I had this idea that I would replace the light fixture in the dining room with a fa-beaux new one. The old ceiling mount fixture was #1 on my hit list, and it had to go. I wanted something large-scale, that did not obstruct the visual space, something that said WOW! I wanted the room to have a cottage feel. I wanted it to feel warm and cozy and different.
I eventually found one that was perfect, although not exactly. I had to transform it from it’s original brass finish before it would be perfect. It was a lantern that would capture the feel I was going for. It was hexagon-shaped, oversized with delicate lines and would do nicely in my dining room. I rescued it from Community Forklift. It cost $119.

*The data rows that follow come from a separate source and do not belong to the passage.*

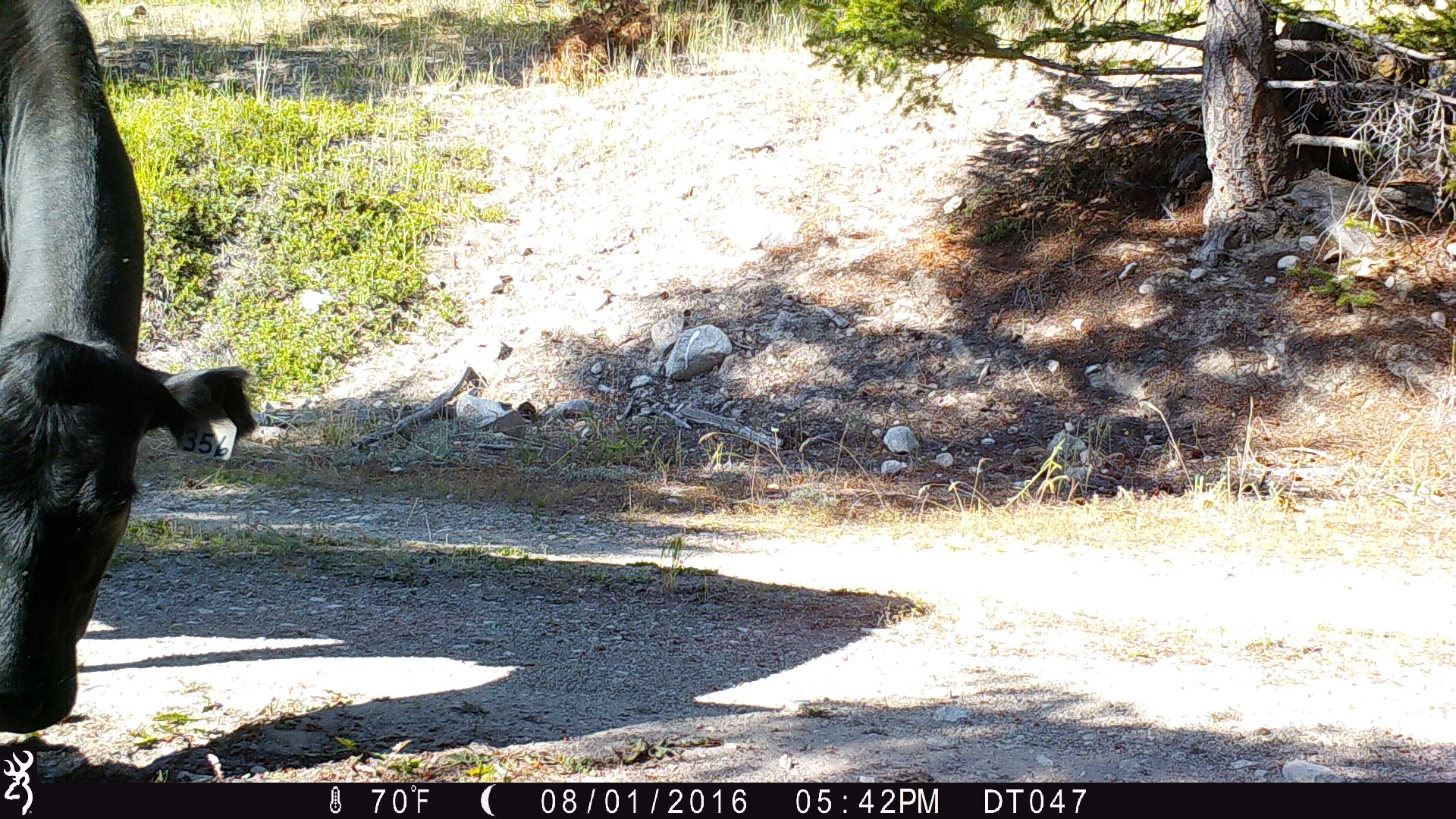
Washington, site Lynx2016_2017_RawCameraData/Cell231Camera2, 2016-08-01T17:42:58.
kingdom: Animalia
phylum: Chordata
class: Mammalia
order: Artiodactyla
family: Bovidae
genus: Bos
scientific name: Bos taurus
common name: domestic cattle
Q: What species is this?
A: Domestic cattle (Bos taurus).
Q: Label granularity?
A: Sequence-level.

I spent days painting this behemoth chandelier, taking it apart, letting it dry between coats. I eventually got Stuart to hang it, with the help of at least one neighbor. It was shimmering and I was so pleased! Then, I sat down at the table under my new light, and opened up the latest Pottery Barn catalog. A few pages into it, my jaw dropped and I thought, “NO Way!” How did they know? There was a lantern-like light hanging above a beefy table, and it looked a lot like mine:
I did not know whether to be happy or sad about it. I liked my version, and it must have been a good idea, but really? Did they have to go and ruin what I thought was an original-ish idea? At least I could take comfort in the fact that they had not painted theirs first and it cost three times what I had paid at Community Forklift for mine. My light was recycled to boot.
I figure one of the following things happened:
- I must be extremely stylish and capable of keeping up with the latest trends (Ha!)
- I am receiving subliminal advertising messages from the stores I like and it sunk in without my knowledge or consent
- Pinterest is to blame
Most likely, it is a strange combination of all of the above.